Compiti da svolgere |
[1] Indica tutte le persone che compaiono nell'estratto.
[2] Stabilisci se queste affermazioni concordano con l'estratto e cita le parole decisive:
(a) Capanna ritiene che Grillo abbia letto almeno due suoi libri.
(b) Il Movimento 5 stelle è il primo a voler fare politica in modo pulito.
(c) Casaleggio sostiene che il web è innocente.
[3] Secondo l'estratto, su quale periodico e in che data è uscito il pezzo?
== Estratto
Grillo: parlano gli antipartito del passato


di Mauro Suttora
Sette (Corriere della Sera), 7 dicembre 2012
Il Movimento 5 stelle non è il primo a voler «fare politica in modo pulito». Ecco l'opinione su Grillo dei leader dei movimenti «antisistema» degli ultimi 40 anni.  

MARIO CAPANNA (SESSANTOTTINI)
«Grillo mi è istintivamente simpatico, perché ci mette la faccia ed è molto documentato. Deve aver letto almeno due miei libri, sicuramente Coscienza globale. Ogni movimento allo stato nascente gode di un carisma temporaneo. Il problema è la durata. Durante la democrazia diretta assembleare del ’68 i leader dovevano meritarsi la loro qualifica giorno per giorno, nel confronto diretto con centinaia e migliaia di studenti. Oggi nella democrazia telematica manca il contatto diretto con i cuori e le menti. 
In rete circola una gran quantità di ciarpame. Casaleggio stesso dice che il web non è innocente, e teorizza il ruolo degli “influencer”. Grillo è sicuramente un “innovatore”: ora deve dimostrare di essere anche un “rinnovatore”.
====
== Voci riportate
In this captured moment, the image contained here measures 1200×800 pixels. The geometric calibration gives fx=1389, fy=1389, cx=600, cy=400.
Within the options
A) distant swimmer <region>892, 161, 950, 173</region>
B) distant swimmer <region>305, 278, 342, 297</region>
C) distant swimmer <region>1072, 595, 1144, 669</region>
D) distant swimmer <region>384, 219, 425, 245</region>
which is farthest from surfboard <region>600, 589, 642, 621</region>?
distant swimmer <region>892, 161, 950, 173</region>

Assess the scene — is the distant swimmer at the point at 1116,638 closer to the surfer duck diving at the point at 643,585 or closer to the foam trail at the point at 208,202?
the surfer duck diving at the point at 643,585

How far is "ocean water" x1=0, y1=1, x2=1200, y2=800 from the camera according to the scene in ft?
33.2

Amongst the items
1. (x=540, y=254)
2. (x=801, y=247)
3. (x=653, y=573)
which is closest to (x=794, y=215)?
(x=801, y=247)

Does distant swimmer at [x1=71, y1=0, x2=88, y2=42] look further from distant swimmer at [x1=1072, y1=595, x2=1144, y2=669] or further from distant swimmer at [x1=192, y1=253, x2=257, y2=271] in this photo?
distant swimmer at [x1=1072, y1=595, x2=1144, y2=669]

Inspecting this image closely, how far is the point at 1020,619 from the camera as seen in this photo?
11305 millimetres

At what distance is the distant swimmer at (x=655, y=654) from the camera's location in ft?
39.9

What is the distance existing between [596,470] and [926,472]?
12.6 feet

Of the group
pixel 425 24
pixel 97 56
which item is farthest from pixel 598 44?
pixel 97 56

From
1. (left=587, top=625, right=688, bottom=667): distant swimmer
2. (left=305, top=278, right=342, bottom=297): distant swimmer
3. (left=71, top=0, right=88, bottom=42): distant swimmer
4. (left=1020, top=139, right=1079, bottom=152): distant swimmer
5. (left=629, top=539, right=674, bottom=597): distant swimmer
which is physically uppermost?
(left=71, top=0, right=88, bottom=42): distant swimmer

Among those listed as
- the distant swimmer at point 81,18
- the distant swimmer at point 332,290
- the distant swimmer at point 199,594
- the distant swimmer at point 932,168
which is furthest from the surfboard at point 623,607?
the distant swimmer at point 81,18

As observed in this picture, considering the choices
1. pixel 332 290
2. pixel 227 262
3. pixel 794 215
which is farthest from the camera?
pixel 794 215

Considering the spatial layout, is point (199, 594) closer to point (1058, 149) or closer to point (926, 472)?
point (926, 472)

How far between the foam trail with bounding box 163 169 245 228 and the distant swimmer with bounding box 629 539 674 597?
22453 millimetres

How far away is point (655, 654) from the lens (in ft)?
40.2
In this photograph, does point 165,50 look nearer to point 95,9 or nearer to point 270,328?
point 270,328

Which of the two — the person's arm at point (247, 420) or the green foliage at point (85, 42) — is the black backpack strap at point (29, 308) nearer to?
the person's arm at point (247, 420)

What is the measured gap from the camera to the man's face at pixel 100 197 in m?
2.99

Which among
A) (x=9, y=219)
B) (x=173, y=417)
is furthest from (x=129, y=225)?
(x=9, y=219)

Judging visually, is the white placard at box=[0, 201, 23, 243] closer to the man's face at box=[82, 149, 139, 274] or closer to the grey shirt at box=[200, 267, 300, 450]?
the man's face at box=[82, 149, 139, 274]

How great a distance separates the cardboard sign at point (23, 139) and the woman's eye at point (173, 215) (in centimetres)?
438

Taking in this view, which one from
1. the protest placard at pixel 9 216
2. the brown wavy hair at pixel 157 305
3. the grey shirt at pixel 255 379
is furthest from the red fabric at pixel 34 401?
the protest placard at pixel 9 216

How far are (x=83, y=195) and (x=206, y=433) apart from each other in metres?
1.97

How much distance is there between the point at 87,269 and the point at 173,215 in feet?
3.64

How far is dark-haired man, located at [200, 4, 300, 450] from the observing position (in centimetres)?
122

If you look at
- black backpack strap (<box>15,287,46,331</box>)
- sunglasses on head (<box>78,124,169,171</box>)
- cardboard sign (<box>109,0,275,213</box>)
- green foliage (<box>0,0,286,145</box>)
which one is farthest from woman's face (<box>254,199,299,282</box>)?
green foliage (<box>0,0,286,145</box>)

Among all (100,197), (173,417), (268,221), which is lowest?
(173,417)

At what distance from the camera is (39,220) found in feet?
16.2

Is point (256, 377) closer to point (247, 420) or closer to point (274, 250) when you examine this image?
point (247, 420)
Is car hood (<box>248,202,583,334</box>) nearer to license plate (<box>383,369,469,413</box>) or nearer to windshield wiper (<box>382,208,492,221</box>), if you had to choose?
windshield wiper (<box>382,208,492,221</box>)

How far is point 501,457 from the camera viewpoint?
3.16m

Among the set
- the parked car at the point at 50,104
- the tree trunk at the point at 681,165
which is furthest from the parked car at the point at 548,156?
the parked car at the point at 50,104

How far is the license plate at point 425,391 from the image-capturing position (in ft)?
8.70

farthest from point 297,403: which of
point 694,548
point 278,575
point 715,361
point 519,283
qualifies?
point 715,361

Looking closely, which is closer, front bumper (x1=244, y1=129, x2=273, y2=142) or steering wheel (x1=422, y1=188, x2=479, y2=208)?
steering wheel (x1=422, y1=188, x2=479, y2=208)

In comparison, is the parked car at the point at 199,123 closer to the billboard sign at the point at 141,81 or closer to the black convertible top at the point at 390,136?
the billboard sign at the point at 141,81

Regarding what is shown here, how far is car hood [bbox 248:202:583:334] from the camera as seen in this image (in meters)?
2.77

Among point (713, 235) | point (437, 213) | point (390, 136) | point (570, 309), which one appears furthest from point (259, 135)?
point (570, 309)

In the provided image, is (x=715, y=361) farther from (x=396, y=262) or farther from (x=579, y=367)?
====
Soluzioni |
[1] Grillo, Mauro Suttora, Mario Capanna, Casaleggio

[2]
(a) Sì: «Deve aver letto almeno due miei libri»
(b) No: «Il Movimento 5 stelle non è il primo a voler «fare politica in modo pulito»»
(c) No: «Casaleggio stesso dice che il web non è innocente»

[3] Su Sette (Corriere della Sera), il 7 dicembre 2012.